Semantic segmentation, the process of acquiring pixel-by-pixel data labels, requires large amounts of training data and is time consuming. Particularly in segmenting medical imagery, labeling cells requires an expert medical professional to label every pixel of interest. Many conventional deep learning methods achieve their results on the basis of large amounts of semantically segmented data. The goals of this project are to prioritize data for labeling which provides the maximum model performance given the training data. In active learning we select “the most informative samples to label so that a learning algorithm will perform better with less data than a non-selective approach” (Casanova et al., 2020). We plan to extend a reinforcement learning technique to select the best regions of whole slide images for labeling in order to train a segmentation model to maximize intersection over union (IoU) for segmenting nuclei cells in hematoxylin and eosin (H&E) stained biopsies. Hematoxylin stains the nucleus of a cell and eosin stains the cytoplasmic components, such as red blood cells and various types of fibers (collagen, elastic, and muscle) (Sampias). Successfully identifying morphological features and types of nuclei present in a pathology sample enables diagnosis and prognosis of numerous conditions, including cancer and muscular dystrophy (Zwerger et al., 2011).

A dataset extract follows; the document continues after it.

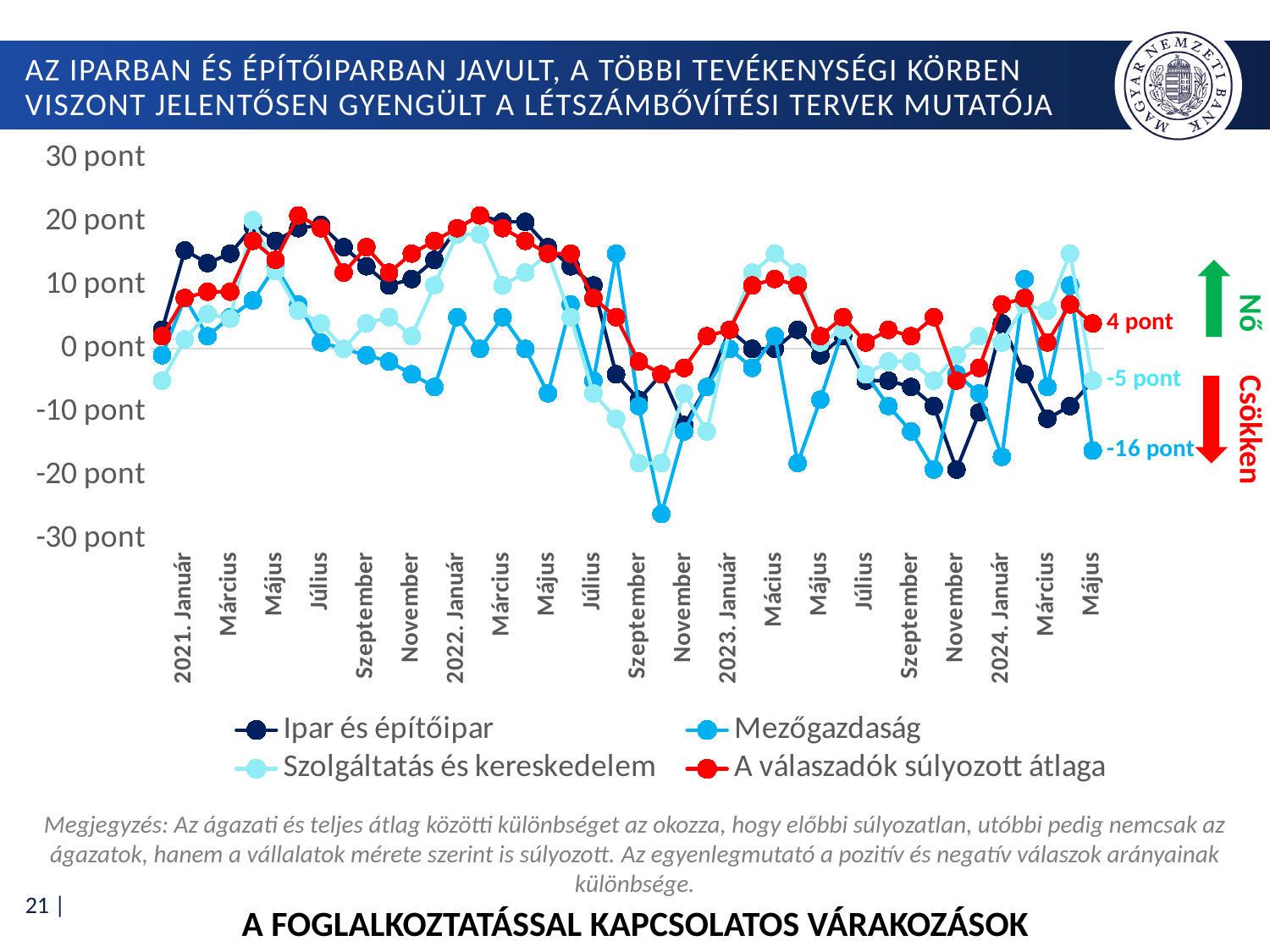
Which series reaches the lowest value anywhere on the chart? Mezőgazdaság What is the last labelled value of the 'Mezőgazdaság' series? -16 pont What is the difference between the final labelled values of 'A válaszadók súlyozott átlaga' (4 pont) and 'Mezőgazdaság' (-16 pont)? 20 pont At the final labelled point, which is higher: 'Mezőgazdaság' or 'Szolgáltatás és kereskedelem'? Szolgáltatás és kereskedelem What is the last labelled value of the 'A válaszadók súlyozott átlaga' series? 4 pont Is the value for 'Ipar és építőipar' in Március 2022 greater or less than 10 pont? greater What kind of chart is shown on the slide? line chart What is the difference between the final labelled values of 'Szolgáltatás és kereskedelem' (-5 pont) and 'Mezőgazdaság' (-16 pont)? 11 pont How many series does the legend list? 4 What is the last labelled value of the 'Szolgáltatás és kereskedelem' series? -5 pont What colour is the line for 'A válaszadók súlyozott átlaga'? red Is the lowest value reached by the 'Mezőgazdaság' series greater or less than -20 pont? less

Specifically, the segmentation of nuclei in cells via active reinforcement learning will be explored via pathology datasets sourced from either existing cardiovascular fluorescent microscopy images utilized by the Owen’s Lab or publicly available histopathology datasets such as the Multi-organ nuclei segmentation (MoNuSeg) image set explored by Kumar et al (2020).
References
Casanova, A., Pinheiro, P. O., Rostamzadeh, N., & Pal, C. J. (2020). Reinforced active
learning for image segmentation. arXiv preprint arXiv:2002.06583.
Zwerger M, Ho CY, Lammerding J. Nuclear mechanics in disease. Annu Rev Biomed Eng.
2011;13:397-428. doi:10.1146/annurev-bioeng-071910-124736
Sampias, Rolls, H&E Staining Overview: A Guide to Best Practices, https://www.leicabiosystems.com/knowledge-pathway/he-staining-overview-a-guide-to-best- practics/
N. Kumar et al., "A Multi-Organ Nucleus Segmentation Challenge," in IEEE Transactions on Medical Imaging, vol. 39, no. 5, pp. 1380-1391, May 2020, doi: 10.1109/TMI.2019.2947628.